As a film partly about the care of a dementia-addled senior citizen, The Savages naturally invites comparisons to Away From Her—all of them unflattering. Tamara Jenkins’s first feature since 1998’s Slums of Beverly Hills depicts a retirement community in Arizona as a creepy and surreal environment where old women in cheerleader outfits are apt to pop out of the trimmed topiary, while the Buffalo, NY nursing home where local theater professor Jon (Philip Seymour Hoffman) and his sister Wendy (Laura Linney), a temp and aspiring playwright, place their father Lenny (Philip Bosco)—after he writes on his residence’s bathroom walls with feces—is a dreary morgue that, as Jon puts it, smells like “shit and piss and rotten stink.” Jenkins condescends to and/or mocks the elderly, such as when she meanly lingers on the vacant countenance of Lenny’s ailing girlfriend, and then goes for a cheap, demeaning laugh by having the woman drop dead face-first onto a table during a manicure.
Her story, however, isn’t really about them. Rather, it’s about Wendy and Jon, two miserable adults whose messy lives are reflected in their frumpy clothes and hairstyles. Jon, whose girlfriend is returning home to Poland, is struggling to finish a book about Brecht, and the pill-popping Wendy can’t land a Guggenheim grant for her writing and continues to sleep with a married man (Peter Friedman). They’re both neurotic disasters whose problems can be traced to their crummy parents, which doesn’t make them more sympathetic but does diminish one’s sympathy for papa Jon when he turns down his hearing aid during another of his kids’ squabbles. Linney and Hoffman dutifully embody their roles, yet Jenkins never justifies having any interest in these cretins’ plight.

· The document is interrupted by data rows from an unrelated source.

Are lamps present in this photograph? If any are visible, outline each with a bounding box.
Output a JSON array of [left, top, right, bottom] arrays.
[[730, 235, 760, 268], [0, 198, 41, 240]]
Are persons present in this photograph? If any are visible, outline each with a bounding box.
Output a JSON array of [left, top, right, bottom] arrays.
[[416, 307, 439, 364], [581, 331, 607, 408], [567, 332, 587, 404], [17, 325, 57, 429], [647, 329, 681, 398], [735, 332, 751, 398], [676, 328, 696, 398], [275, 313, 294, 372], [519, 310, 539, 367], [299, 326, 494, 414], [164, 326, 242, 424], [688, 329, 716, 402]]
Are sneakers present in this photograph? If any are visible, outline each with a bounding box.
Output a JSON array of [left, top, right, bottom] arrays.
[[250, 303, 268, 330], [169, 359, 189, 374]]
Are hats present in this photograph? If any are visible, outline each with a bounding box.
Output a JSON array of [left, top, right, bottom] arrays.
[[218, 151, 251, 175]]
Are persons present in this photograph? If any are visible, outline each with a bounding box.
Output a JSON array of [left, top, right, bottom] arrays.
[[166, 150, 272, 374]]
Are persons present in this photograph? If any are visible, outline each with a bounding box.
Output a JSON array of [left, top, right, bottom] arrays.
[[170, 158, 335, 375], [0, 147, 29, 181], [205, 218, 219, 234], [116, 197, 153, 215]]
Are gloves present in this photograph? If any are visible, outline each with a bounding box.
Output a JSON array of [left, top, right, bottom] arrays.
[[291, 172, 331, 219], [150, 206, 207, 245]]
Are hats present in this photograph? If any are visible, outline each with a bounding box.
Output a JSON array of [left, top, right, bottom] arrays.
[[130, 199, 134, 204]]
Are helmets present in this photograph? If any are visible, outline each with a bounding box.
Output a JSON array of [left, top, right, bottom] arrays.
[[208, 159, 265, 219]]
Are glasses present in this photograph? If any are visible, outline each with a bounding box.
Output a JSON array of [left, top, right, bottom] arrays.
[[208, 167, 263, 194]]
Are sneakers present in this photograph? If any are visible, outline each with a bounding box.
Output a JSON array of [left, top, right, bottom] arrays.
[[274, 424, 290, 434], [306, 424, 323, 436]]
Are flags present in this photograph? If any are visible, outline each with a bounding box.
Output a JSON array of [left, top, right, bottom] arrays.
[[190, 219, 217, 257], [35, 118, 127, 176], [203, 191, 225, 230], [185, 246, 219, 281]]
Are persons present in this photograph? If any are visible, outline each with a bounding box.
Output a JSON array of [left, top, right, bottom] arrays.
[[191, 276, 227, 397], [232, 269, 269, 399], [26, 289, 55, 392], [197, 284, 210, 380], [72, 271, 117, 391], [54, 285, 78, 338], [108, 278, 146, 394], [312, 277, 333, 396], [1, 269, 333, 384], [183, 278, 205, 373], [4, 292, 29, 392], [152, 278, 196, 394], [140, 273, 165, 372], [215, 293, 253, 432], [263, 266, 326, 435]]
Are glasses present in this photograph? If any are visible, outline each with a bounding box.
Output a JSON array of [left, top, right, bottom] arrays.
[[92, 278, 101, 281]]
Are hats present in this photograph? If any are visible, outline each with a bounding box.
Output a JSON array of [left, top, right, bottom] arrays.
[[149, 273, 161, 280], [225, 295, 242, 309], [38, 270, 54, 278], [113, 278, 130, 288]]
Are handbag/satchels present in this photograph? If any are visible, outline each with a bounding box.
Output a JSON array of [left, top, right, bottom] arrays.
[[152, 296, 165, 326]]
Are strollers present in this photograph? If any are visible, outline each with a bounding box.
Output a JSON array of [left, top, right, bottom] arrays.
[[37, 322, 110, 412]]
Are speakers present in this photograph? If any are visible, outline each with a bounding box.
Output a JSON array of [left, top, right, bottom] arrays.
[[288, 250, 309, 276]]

That the humor is mostly callous is mitigated by the fact that it’s generally secondary to turgid drama, so that, for example, gags about Wendy and Jon screening The Jazz Singer while black nurses watch in disgust are less crucial than the sight of her protagonists grieving over a lousy father not worth caring about. Worse, though, is that the writer-director both uses Wendy as a mouthpiece to cop to her film’s flaws, and then pardons them. “You didn’t think it was some middle-class whining?” and “You didn’t think it’s self-important and bourgeois?,” Wendy asks about her work, only to be assured by others that it’s not. Um, yes it is, and by extension so is The Savages.